- Dataset:
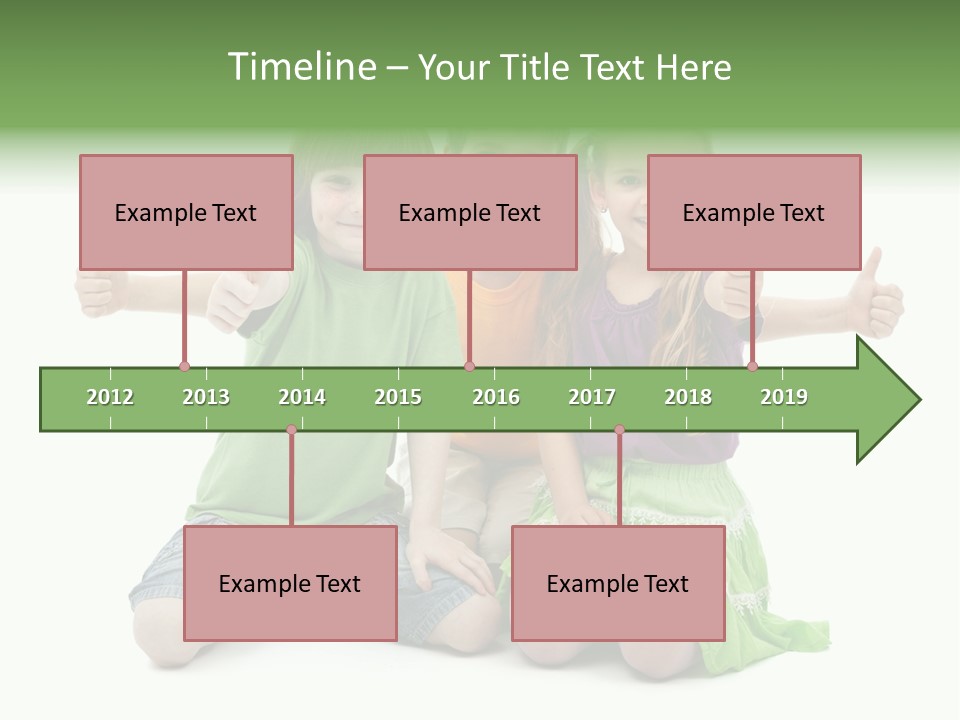 Timeline – Your Title Text Here

Example Text

Example Text

Example Text

2012 2013 2014 2015 2016 2017 2018 2019

Example Text

Example Text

- What you are asked to do: An exact copy of every record above is required, with all pictures omitted.

- Your solution:
 Timeline – Your Title Text Here

Example Text

Example Text

Example Text

2012 2013 2014 2015 2016 2017 2018 2019

Example Text

Example Text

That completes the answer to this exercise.